The Laws of Attrition: A Best Practice on Retention
Posted: 09/09/2012 12:00:00 AM EDT | 4
“Employee Engagement” is to “Attrition” as “Root Cause” is to “Symptom.” More often than not, HR teams try to control attrition but ignore the root causes. Temporary fixes result such as knee-jerk promotions, salary hikes and counter offers leading to a lesser number of satisfied employees at higher costs. The HR teams continue to stick bandages on the wound instead of fixing the root cause of the hemorrhage.
This article suggests one of the approaches towards predicting and controlling attrition and is typically applicable to most services companies.
Predicting Windfall Attrition
Before we get into the best practices, there is a theory I created along with my team on how to engage employees in a services set-up. Services organizations, specifically the offshoring ones in destinations like India, have people working together as a team on a common project, at a common place, reporting to a common manager and having a common customer. Typically the services, support and process types of work are carried out in offshore centers.
Sometime back, we realized that while there is some trending to attrition based on the bonus cycles, increment cycles, promotion cycles etc., there are some crucial peaks which are inexplicable. There have been instances where a team of people working on a common project was suddenly wiped out or had double/triple the attrition as compared to the rest of the organization. This is a type of attrition which cannot be attributed to common causes.
We analyzed various sub teams and spoke to a lot of people who moved away from those teams. We then realized that there are two factors which caused this windfall attrition. Each member of the team can be categorized into a 2X2 matrix across these two key factors as shown in the figure below. These factors, as we defined them, are “Influence on the team” and “Visibility in the team.” Each quadrant of this matrix has a unique characteristic, as mentioned below.
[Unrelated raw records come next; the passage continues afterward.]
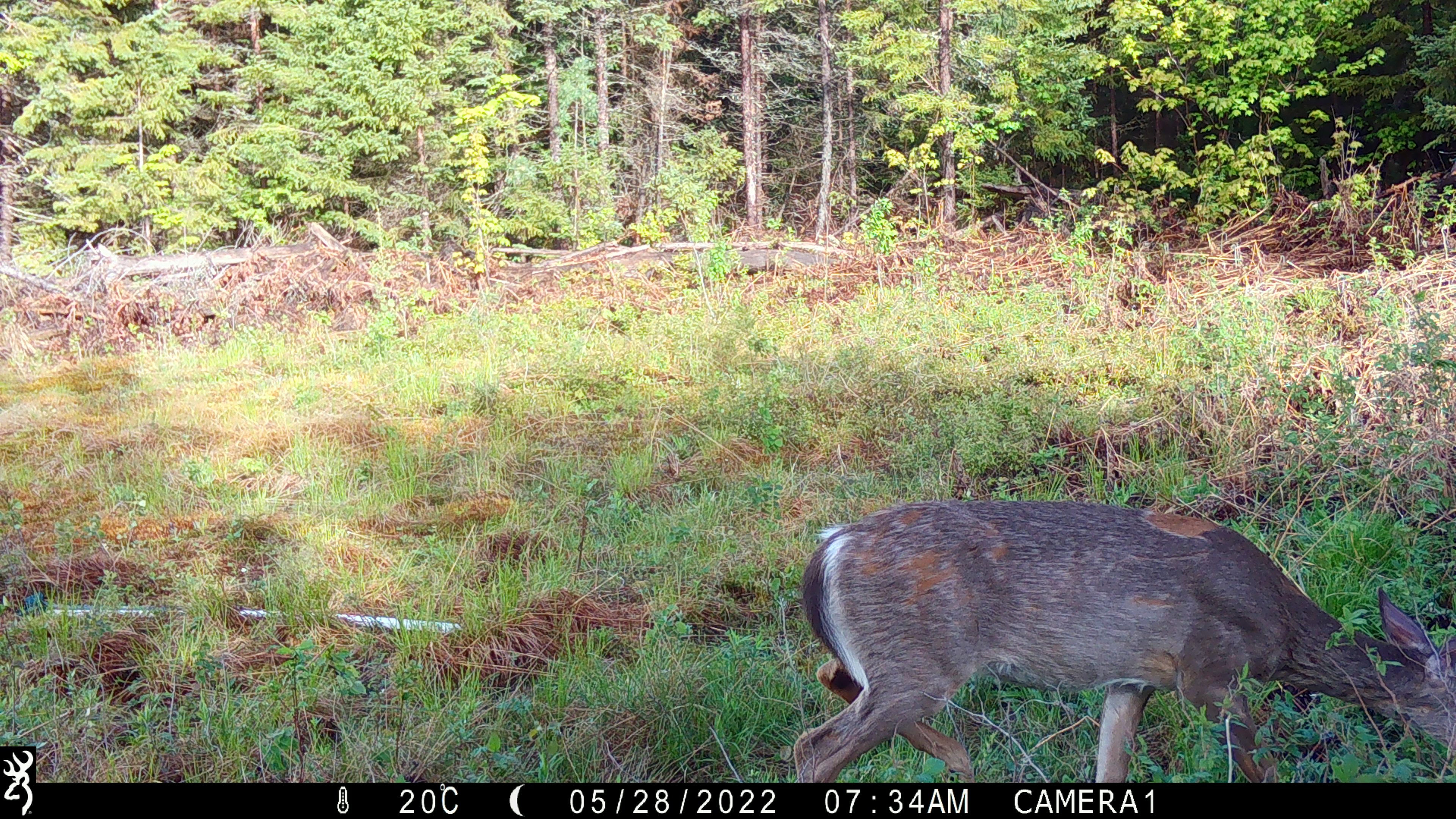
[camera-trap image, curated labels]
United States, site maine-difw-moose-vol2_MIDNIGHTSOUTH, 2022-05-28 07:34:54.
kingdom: Animalia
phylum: Chordata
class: Mammalia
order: Artiodactyla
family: Cervidae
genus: Odocoileus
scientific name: Odocoileus virginianus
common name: white-tailed deer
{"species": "white-tailed deer (Odocoileus virginianus)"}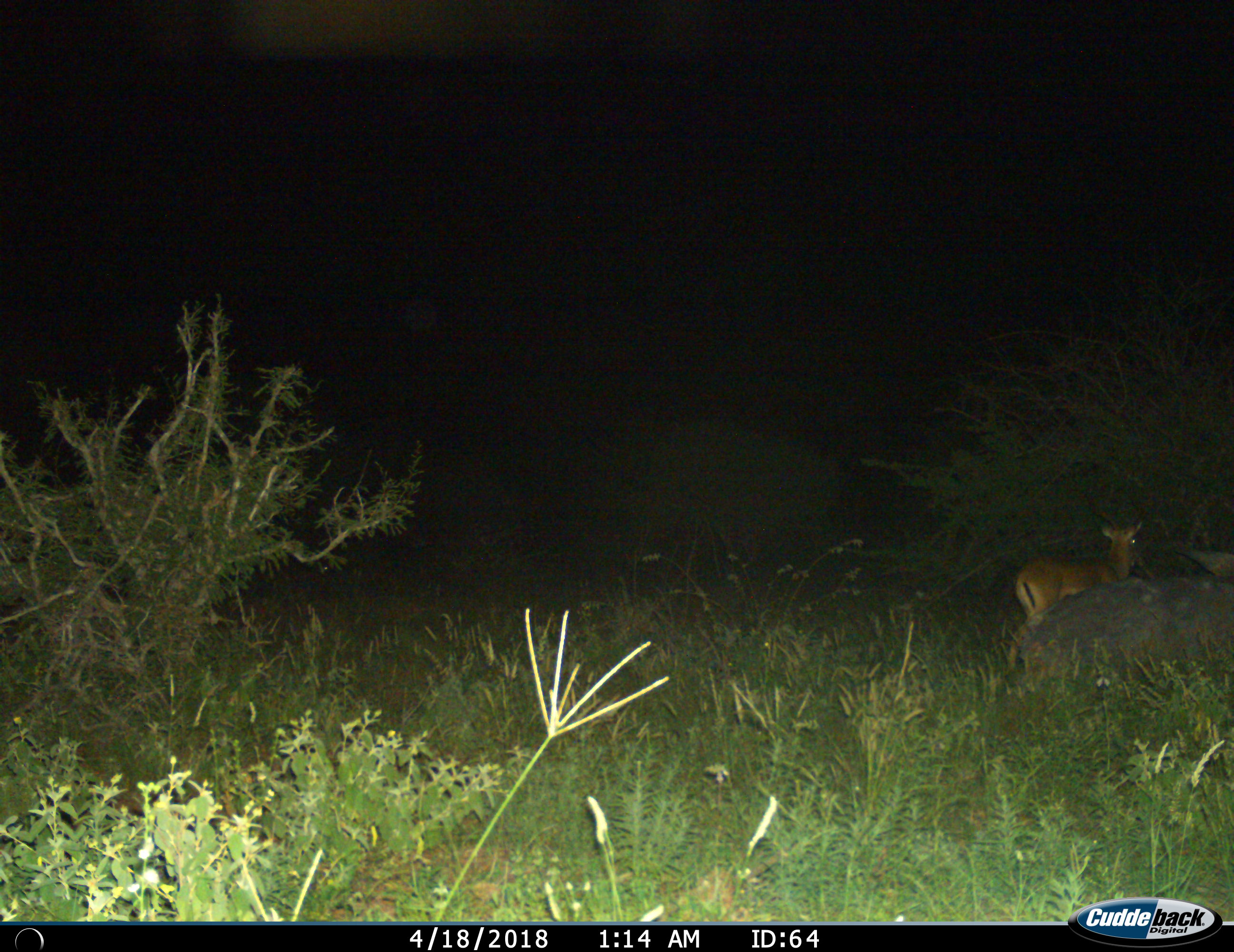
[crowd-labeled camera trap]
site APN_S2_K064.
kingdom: Animalia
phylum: Chordata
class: Mammalia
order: Artiodactyla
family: Bovidae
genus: Aepyceros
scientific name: Aepyceros melampus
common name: impala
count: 1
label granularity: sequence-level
The Team Influence and Visibility Matrix
Quadrant 1 : This is where those highly visible players who also have a great influence on the team are placed. More often than not, this quadrant contains the best performers from the team. These are the opinion-makers in the team who are visible to the management and the team as well and are respected for their performance. These people are the ones who cause what I call “windfall attrition” when they leave, since people follow them. The issue here is not about retaining these people, since two-thirds of the people in this quadrant are the best performers around whom most of the retention tactics/policies revolve. Where the organizations miss out is the remaining third of this quadrant, who are typically the high value employees that might be overlooked in the bargain.
Quadrant 2: This is where most of the “Architect”, “Domain Expert” type of people figure. They have little visibility to the organization’s superiors, but a great influence on the team due to their expertise in their work. These are also the mentors and go-to people for the rest of the players on the team. These pose the second biggest threat of windfall attrition if they leave since they will have a high influence on a certain group of people within the team. They are also the ones who fly below the radar on most rewards and recognitions, and thus miss out most of the time. These are the silent players who come and go silently, but have people follow them when they go.
Quadrant 3: This is an interesting set of people who are most visible to the superiors and management, due to the fact that they are clever operators. Sometimes they have a proximity to the customer and thus become important to the superiors. These also are the folks who have the least influence on the team, since the team knows they are people with low potential. In fact, this is a dichotomy where the team might not want these individuals, but the superiors would do anything to keep them on. This is exactly where the Rewards and Recognition process has a beta error of rewarding non-deserving employees. They are also the ones whose attrition will cause some pain, since there will be customer escalations or the team leader might feel things coming down and get the HR team to go all out to retain them. The reality is that if they go, there will be the least long-term damage might even result in maintaining better team harmon.
Quadrant 4: Simply put, doesn’t matter!
How do we use this practice?
Most of the HR efforts go into identifying the people based on potential and performance and devise policies accordingly. In effect, what it does is control symptoms and some beta errors still pass through. What these additional parameters do is identify some of the factors in influence and visibility, which assess the real health of the team and predict the windfall attrition. In following this approach, the issue becomes knowing the teams and sub teams very well. This requires high quality ground intelligence, which, with the increasing span of HR teams and very little focus on managerial effectiveness initiatives, can be a huge challenge. But this is one investment which for sure pays in the long term.
One of the examples where we deployed this was to nominate “HR catalysts,” who are the conscious keepers of the team’s health and are extended resources for HR teams. These catalysts are a part of the team and also work closely with HR to be their eyes and ears. More often than not, a HR catalyst type of model requires informality in the way the model is deployed. Processizing this can result in false information, and the HR teams need to be very careful about how they engage the catalysts.
This concept this works best in specific geographies like India and China, to an extent, where the significance of team is very important due to the way the off-shoring model is structured. This concept needs to be tweaked for other geographies, where employees might be more used to working and contributing as individuals than as teams and where coming to work at a common place, for a common customer might not be meaningful.
In conclusion, an in-depth understanding of the workforce is necessary in order to assess control the causes of attrition. Retention efforts will then be focused on those employees who are a value-added asset to the organization.